RECORDS TO PROCESS:
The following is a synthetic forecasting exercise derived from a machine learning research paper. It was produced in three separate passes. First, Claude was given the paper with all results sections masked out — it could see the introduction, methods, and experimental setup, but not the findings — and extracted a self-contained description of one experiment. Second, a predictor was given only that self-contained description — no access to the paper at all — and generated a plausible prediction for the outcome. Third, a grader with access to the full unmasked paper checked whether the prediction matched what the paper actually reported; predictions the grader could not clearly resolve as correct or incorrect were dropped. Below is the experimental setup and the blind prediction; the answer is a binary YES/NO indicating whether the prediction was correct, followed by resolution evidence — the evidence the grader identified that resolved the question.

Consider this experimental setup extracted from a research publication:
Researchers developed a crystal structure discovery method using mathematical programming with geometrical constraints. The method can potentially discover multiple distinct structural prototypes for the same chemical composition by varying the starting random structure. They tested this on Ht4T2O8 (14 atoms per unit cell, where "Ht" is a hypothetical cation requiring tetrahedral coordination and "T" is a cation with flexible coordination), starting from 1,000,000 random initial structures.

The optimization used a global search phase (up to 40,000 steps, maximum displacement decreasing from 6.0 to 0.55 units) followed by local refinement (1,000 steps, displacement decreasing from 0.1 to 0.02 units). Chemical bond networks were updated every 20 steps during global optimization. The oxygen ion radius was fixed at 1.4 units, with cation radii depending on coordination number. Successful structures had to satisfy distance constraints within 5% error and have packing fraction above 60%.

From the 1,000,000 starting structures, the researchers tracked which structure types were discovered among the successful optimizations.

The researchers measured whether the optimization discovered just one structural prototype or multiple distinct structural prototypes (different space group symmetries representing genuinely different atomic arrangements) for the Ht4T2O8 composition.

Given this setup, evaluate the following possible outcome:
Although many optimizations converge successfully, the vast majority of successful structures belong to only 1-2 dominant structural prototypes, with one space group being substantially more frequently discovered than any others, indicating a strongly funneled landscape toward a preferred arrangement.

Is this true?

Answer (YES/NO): YES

TO DO:
Your task is to report how many lines of the material include the string "discovered". Give the number and no other words.

WORKED SOLUTION:
3